PROBLEM DESCRIPTION
From the records below, copy out exactly the lines from the one containing "A: Crax rubra (great curassow)." to the one containing "[camera-trap image, curated labels]", both included. Add nothing else.
━━━ DATA FOR REVIEW ━━━
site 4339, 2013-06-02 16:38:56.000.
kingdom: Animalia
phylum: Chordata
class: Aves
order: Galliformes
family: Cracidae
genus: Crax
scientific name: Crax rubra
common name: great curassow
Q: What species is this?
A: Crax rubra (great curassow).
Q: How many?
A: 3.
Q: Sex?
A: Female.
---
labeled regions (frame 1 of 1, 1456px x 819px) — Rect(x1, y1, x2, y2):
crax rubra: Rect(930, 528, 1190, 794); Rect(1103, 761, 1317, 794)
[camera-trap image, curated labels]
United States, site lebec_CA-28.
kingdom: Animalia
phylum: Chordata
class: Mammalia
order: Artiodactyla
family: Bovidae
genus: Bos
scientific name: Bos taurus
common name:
━━━
━━━ DATA FOR REVIEW ━━━
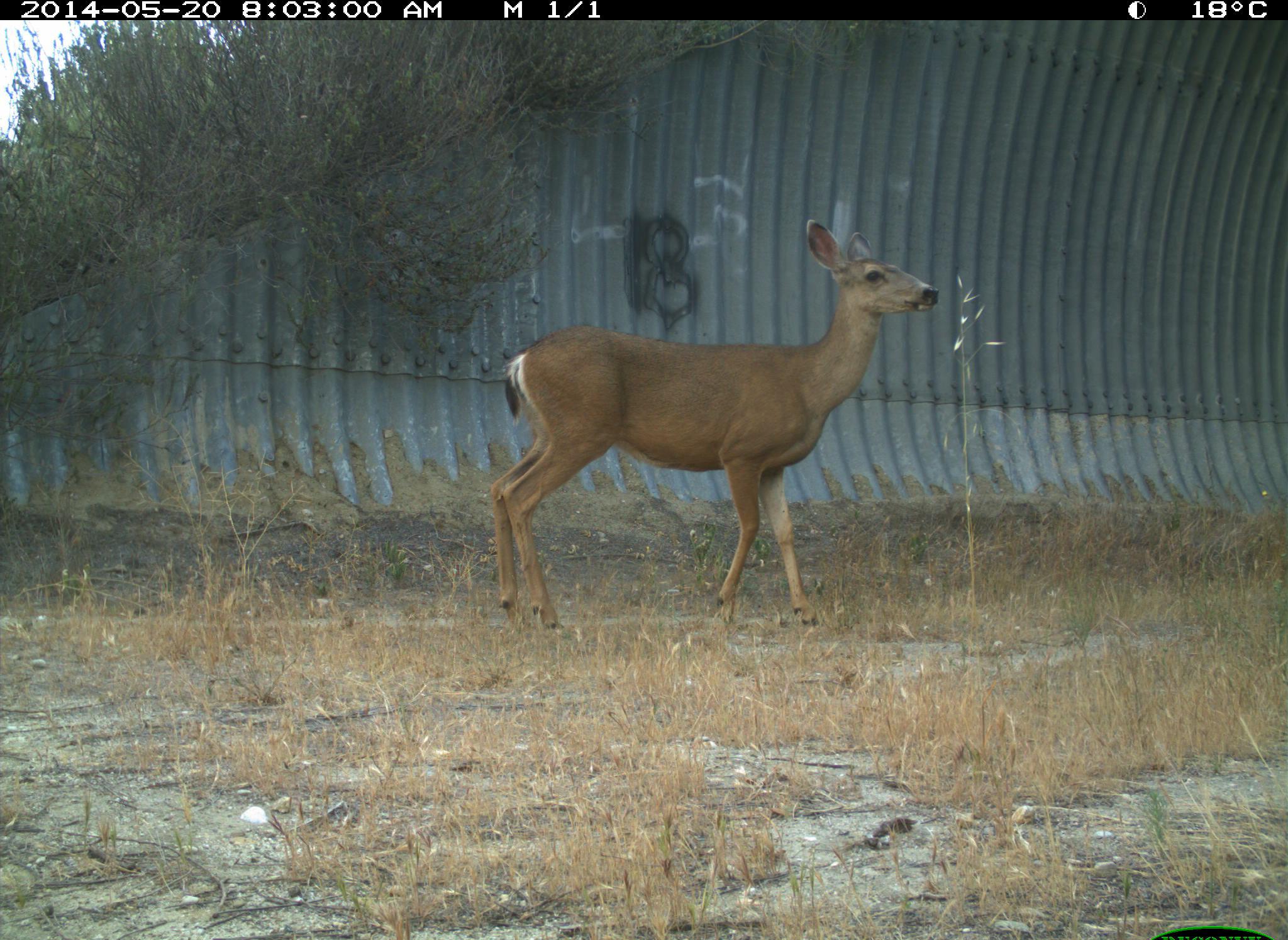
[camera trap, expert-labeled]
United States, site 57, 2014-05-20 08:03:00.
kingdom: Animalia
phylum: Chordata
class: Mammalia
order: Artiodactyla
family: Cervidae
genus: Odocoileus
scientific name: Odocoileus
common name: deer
━━━
━━━ DATA FOR REVIEW ━━━
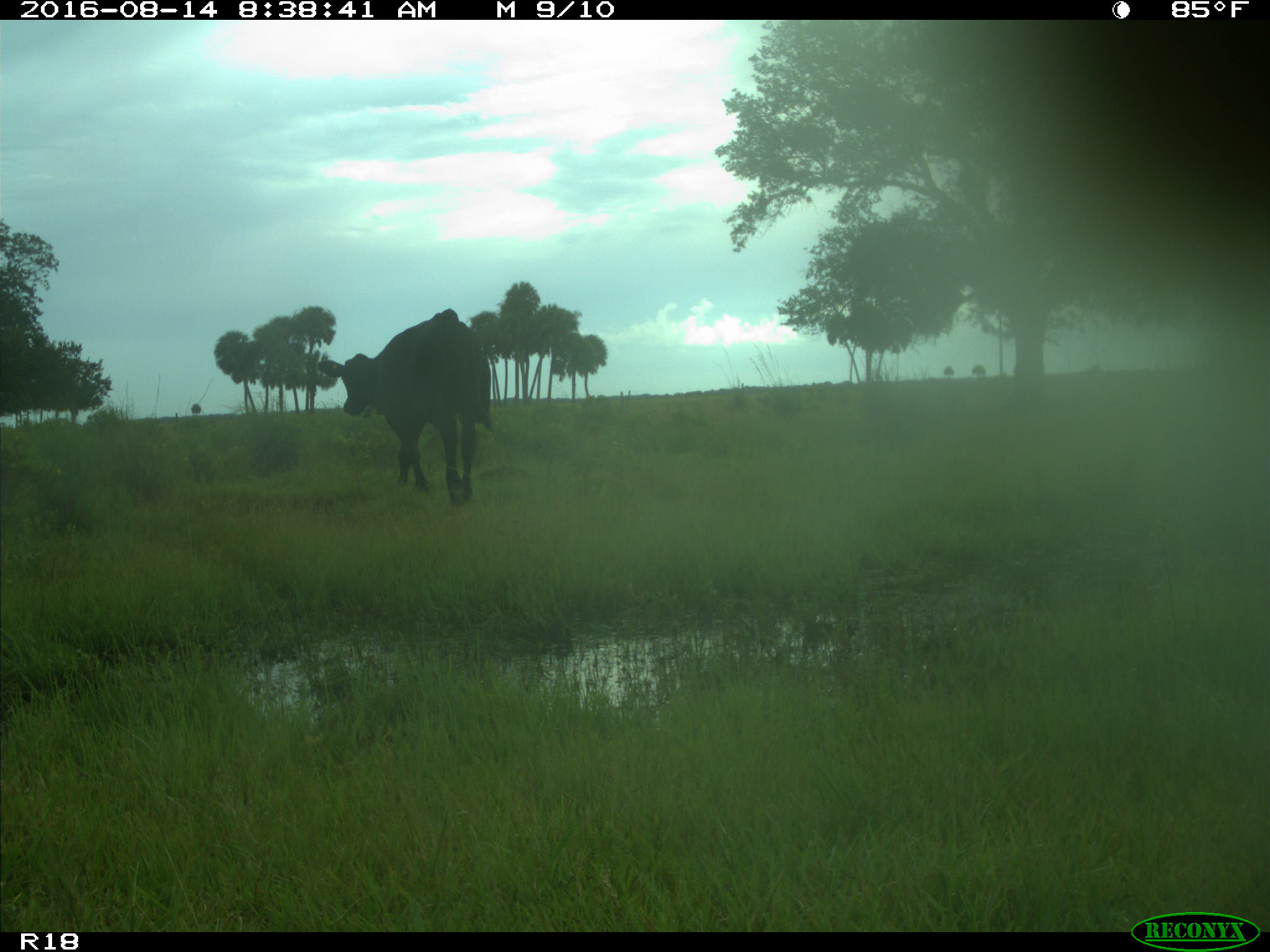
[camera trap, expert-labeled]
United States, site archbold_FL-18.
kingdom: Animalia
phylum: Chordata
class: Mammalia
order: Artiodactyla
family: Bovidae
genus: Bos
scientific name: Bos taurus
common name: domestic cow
━━━
TASK SOLUTION
A: Crax rubra (great curassow).
Q: How many?
A: 3.
Q: Sex?
A: Female.
---
labeled regions (frame 1 of 1, 1456px x 819px) — Rect(x1, y1, x2, y2):
crax rubra: Rect(930, 528, 1190, 794); Rect(1103, 761, 1317, 794)
[camera-trap image, curated labels]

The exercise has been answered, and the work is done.